Selected extract -
---*---
You have defined yourself from the self-image mask you chose early in your life. Your self-image has power over you. It is the center piece of what you believe about yourself, your beating heart that gives you meaning and definition. Many times, we live from a self-image that was created before the age of 16. If you were to ask your younger self the question, what narratives from others, what narrative from yourself and what painful experience shaped your self-image, how would you answer? Does your older self-agree or disagree? Its shocking how the 12-year-old voice has power in your life to define you today. Perhaps you need to go back so you can go forward and live in freedom who you really are. Or maybe you are still at the masquerade wearing an identity mask you have so carefully constructed. In high school for me it was being the jock. God shattered it my senior year in school. In college a frat boy and after college it was built around my success. Sure, we all in some way choose and develop a self-image. But we must answer the following questions. Is it a true reflection of who I am? Why did I choose the self-image I created as a younger man and how did it serve me? Did I create a self-image someone else wanted me to live from? Why am I confused with who I am?
I’ve been there, there is hope, trust me, you can embrace your true self-image!

8) Pain Is A BITCH.

We need to become intimate with our pain. I know, that sounds crazy. We can only learn the freedom of pains truth through walking into it, becoming intimate with it, not going around it or trying to hide from it.  It has truths to teach. Some pain will never heal the way I want it to heal and I must come to peace with that, it’s okay. Some pain will never go away and I must accept that and learn to carry it with me through life. What’s done cannot be undone, and some of what life does to us is harsh. You aren’t going to be the same man you were before a loved one died, your divorce, the loss of a career, a friend’s suicide, rejection by your dad, mom, siblings and children, judgment from others, the emotional, mental, sexual, and physical abuse done to you, you will not recover to the former you. You have a choice, either give up and shut down or move forward and go through it becoming strong. Like the loss of my mom and dad six weeks apart, there are things I carry with me and it is good. Loss comes in a variety of flavors: Betrayal, divorce, innocence, trust, death, your self-worth, a relationship with your children, or a loss of finances. I lost a lot in my divorce, I understand betrayal, and the pain of a false narrative being spoken about me. I’ve been there, there is hope, trust me, you can navigate the bitch of pain and become stronger.
---*---
Data shown -
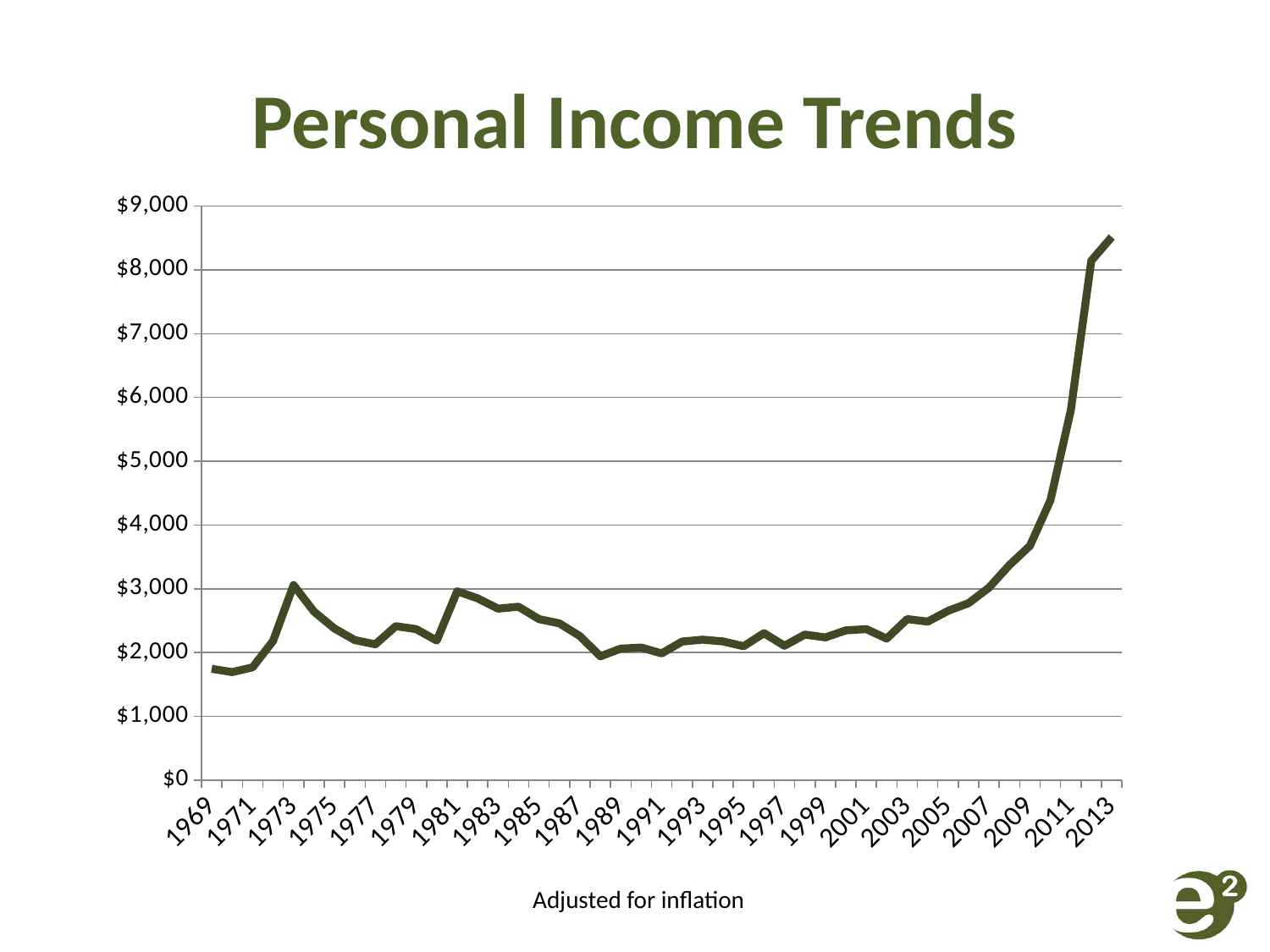
Which is larger, the value for 2013 or the value for 1969? 2013 What kind of chart is shown on the slide? line chart Is the value for 2011 greater or less than $5,000? greater Is the value for 1969 greater or less than $2,000? less Is the value for 1977 greater or less than $3,000? less What is the title of the chart? Personal Income Trends Do the values rise or fall from 2005 to 2013? rise What is the highest value shown on the y axis? $9,000 Which year has the highest personal income value on the chart? 2013 What note appears below the chart's x axis? Adjusted for inflation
---*---
Apply what you read -
1) Answer these questions from the passage on self-image and pain:
(a) Before what age, according to the passage, was the self-image many of us live from created?
(b) What self-image did the writer have in high school?
(c) How far apart did the writer lose their mom and dad?
2) Write the next part of the passage on self-image and pain, beginning after its final sentence.

Responses by task -
1)
(a) Before the age of 16.
(b) Being the jock.
(c) Six weeks apart.

2)
 9) Loneliness

I hate feeling invisible. It takes me to a dark place of believing lies. My ugly self-talk says, what’s wrong with you that others don’t seem to want to get to know you or even acknowledge you. It assaults my self-worth and my-self-image, causing me to second guess myself and not feel comfortable to simply be me. We were all built for relationship and the desire to me known and to be loved. We want to belong, and we want to matter. When this isn’t happening in a healthy way, we can become sad, discouraged, and even depressed. I know what it’s like to be married, not alone, yet incredibility lonely and trapped. It’s a terrible place to be. I have spent several Christmases alone. For years I would travel to Denver every Christmas, rent the same hotel room, watch football, go out to a movie and to dinner alone.
What made it painful is I came from a very family oriented get together with traditions for Christmas, Thanksgiving, and Easter. Talk about a total opposite experience! One thing I learned was to not be afraid of being alone. I found a new center to live from and I became more disciplined in reflection. My relationship with God went deeper as He assured me, He never left me like others had. He was with me in the loneliness and that was comforting. I’ve been there, there is hope, trust me, loneliness can be changed.

 10) Don’t TAP Out, Choose Resilience.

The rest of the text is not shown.